7. Il ressort des énonciations du jugement du 29 mai 2019 que le tribunal administratif de Marseille, après avoir constaté l'illégalité des zonages " RH MIN " et " R1 MIN " prévus dans le plan de prévention des risques d'inondation sur le territoire de la commune de Châteaurenard, a jugé que cette illégalité justifiait l'annulation de l'arrêté du 12 avril 2016 approuvant ce plan. En statuant ainsi pour annuler le plan de prévention des risques d'inondation dans sa totalité, alors que le zonage illégal était divisible du reste du plan, le tribunal administratif a méconnu son office. Par suite, ce jugement, qui est entaché d'irrégularité, doit être annulé en tant qu'il a annulé la totalité du plan de prévention des risques d'inondation.

8. Dans les circonstances de l'espèce, il y a lieu d'évoquer l'affaire et de statuer sur la demande présentée par l'association requérante, sans remettre en cause la partie du jugement annulant les dispositions du plan relatives aux zones " RH MIN " et " R1 MIN ", qui, ainsi qu'il a été dit au point 6, n'a pas été frappée d'appel et est devenue définitive.

Sur la demande présentée par l'association " Châteaurenard défiguré - Association de protection du patrimoine rural et environnemental " devant le tribunal administratif de Marseille :

9. Pour les raisons indiquées au point 3, la fin de non-recevoir tirée du défaut d'intérêt pour agir de l'association requérante doit être rejetée.

10. En premier lieu, s'agissant de la procédure d'élaboration du document, les moyens invoqués par l'association requérante sont relatifs à la modification du projet de plan après la phase de concertation pour y inclure les zones " RH MIN " et " R1 MIN " destinées à l'accueil du marché d'intérêt national. L'annulation, devenue définitive, du classement des zones " RH MIN " et " R1 MIN " rend ces moyens inopérants contre la partie de l'arrêté qui reste en litige.

11. En second lieu, il ressort des pièces du dossier que le plan de prévention des risques naturels d'inondation de la basse vallée de la Durance a pour seul objet le risque d'inondation par débordement de la Durance, ce qui exige de prendre en compte le débit de ses affluents tels que l'Anguillon, comme cela a été fait, mais non de traiter des risques de débordement de ces affluents, ni des risques d'inondation liés au ruissellement.

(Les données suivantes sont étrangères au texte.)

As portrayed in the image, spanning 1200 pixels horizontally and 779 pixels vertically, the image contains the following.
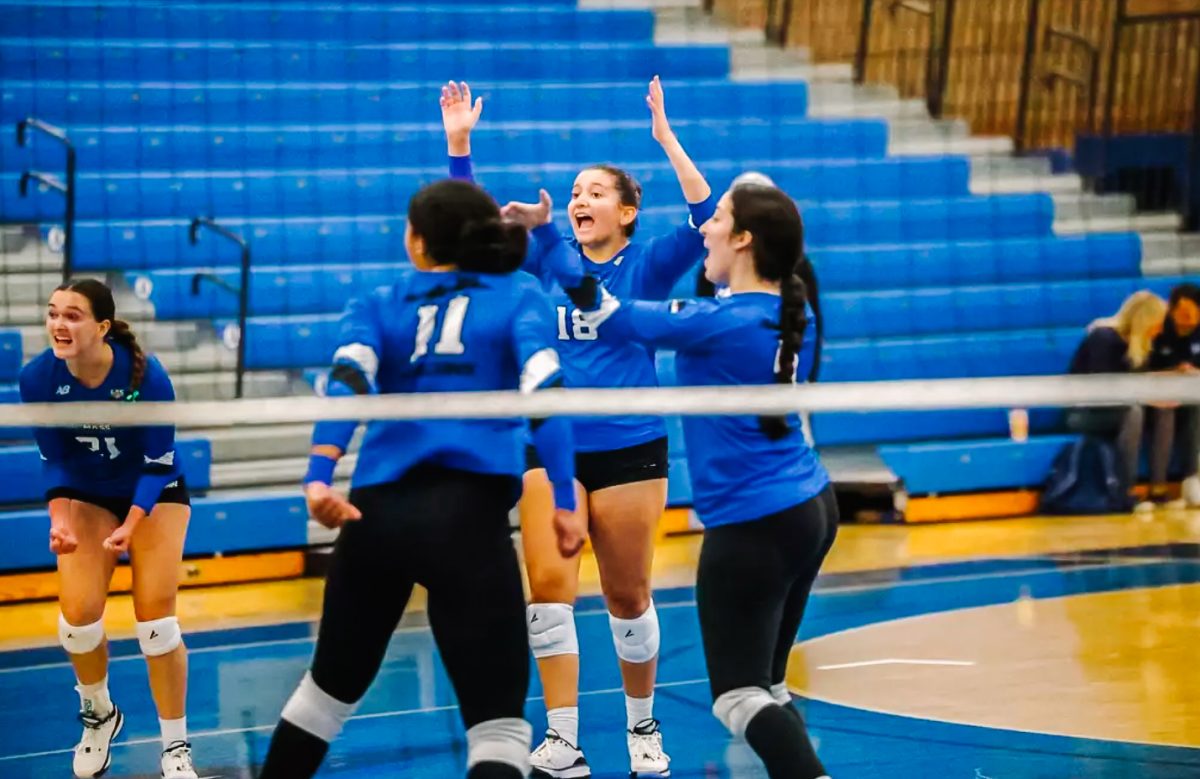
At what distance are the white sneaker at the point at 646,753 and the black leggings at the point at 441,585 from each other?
1826 mm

Par suite, le moyen tiré de ce que ce plan serait illégal en ce qu'il ne prendrait pas suffisamment en compte le risque de crue de l'Anguillon et le risque de ruissellement ne peut qu'être écarté.

12. Il résulte de ce qui précède que la demande présentée par l'association " Châteaurenard défiguré - Association de protection du patrimoine rural et environnemental " tendant à l'annulation de la partie du plan de prévention des risques non concernée par l'annulation devenue définitive du classement des zones " RH MIN " et " R1 MIN " doit être rejetée.

13. Il y a lieu, dans les circonstances de l'espèce, de mettre à la charge de l'Etat la somme de 3 000 euros à verser à l'association " Châteaurenard défiguré - Association de protection du patrimoine rural et environnemental " au titre de l'article L. 761-1 du code de justice administrative.

D E C I D E :

--------------

Article 1er : L'arrêt du 4 décembre 2020 de la cour administrative d'appel de Marseille est annulé.

Article 2 : L'article 2 du jugement du 29 mai 2019 du tribunal administratif de Marseille est annulé en tant qu'il ne se borne pas à annuler les dispositions relatives aux zones " RH MIN " et " R1 MIN " du plan de prévention des risques naturels d'inondation de la basse vallée de la Durance sur le territoire de la commune de Châteaurenard approuvé par l'arrêté du 12 avril 2016 du préfet des Bouches-du-Rhône.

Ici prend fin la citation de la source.